Because this novel feels shorter than 220 pages, and restricts itself to such limited subject matter, there is not much else I can say.  I was going to excerpt a passage where David tells the story of a next door neighbor's dog (in the town of Kenilworth--presumably not the one outside of Chicago) who relentlessly humped every "bitch" he saw, and was beaten for it by his owners.  David says that a dog will accept the justice of a beating for having chewed on a slipper, but no animal will accept the justice of being punished for following its instincts.  The dog grows to hate itself, and David reflects that it would probably have preferred to be shot rather than "fixed."  Yet he feels the opposite--that desire is a burden we could well do without.

I've essentially paraphrased a page of the text in that paragraph, but this one particular anecdote feels meaningful.  There are a handful of moments in Disgrace that operate in a similar manner, and while David may appear at times to be a despicable figure, there is clearly "redemption" in this novel.  There was one moment near the end where I was struck by how beautifully his character had been developed.

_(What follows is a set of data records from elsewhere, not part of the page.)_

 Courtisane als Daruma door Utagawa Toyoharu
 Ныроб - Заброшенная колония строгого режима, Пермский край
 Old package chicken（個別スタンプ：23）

Overall, this is a very fine novel that is subtle, yet occasionally overpowering in its raw imagery.  It is a pretty quick and easy read, and may nourish the reader through the method by which it analyzes humanity.

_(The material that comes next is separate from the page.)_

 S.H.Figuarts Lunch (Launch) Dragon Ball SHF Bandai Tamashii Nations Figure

"It happens every day, every hour, every minute, he tells himself, in every quarter of the country.  Count yourself lucky to have escaped with your life.  Count yourself lucky not to be a prisoner in the car at this moment, speeding away, or at the bottom of a donga with a bullet in your head.  Count Lucy lucky, too.  Above all Lucy.
A risk to own anything: a car, a pair of shoes, a packet of cigarettes.  Not enough to go around, not enough cars, shoes, cigarettes.  Too many people, too few things.  What there is must go into circulation, so that everyone can have a chance to be happy for a day.  That is the theory; hold to the theory and to the comforts of theory.  Not human evil, just a vast circulatory system, to whose workings pity and terror are irrelevant.  That is how one must see life in this country: in its schematic aspect.  Otherwise one could go mad.  Car, shoes; women too.  There must be some niche in the system for women and what happens to them." (98)

In short, while this book should not be forgotten, it may be best appreciated by those who are familiar with recent South African history.  Apart from that, I am pretty sure that readers from any social milieu will find something worthwhile in it.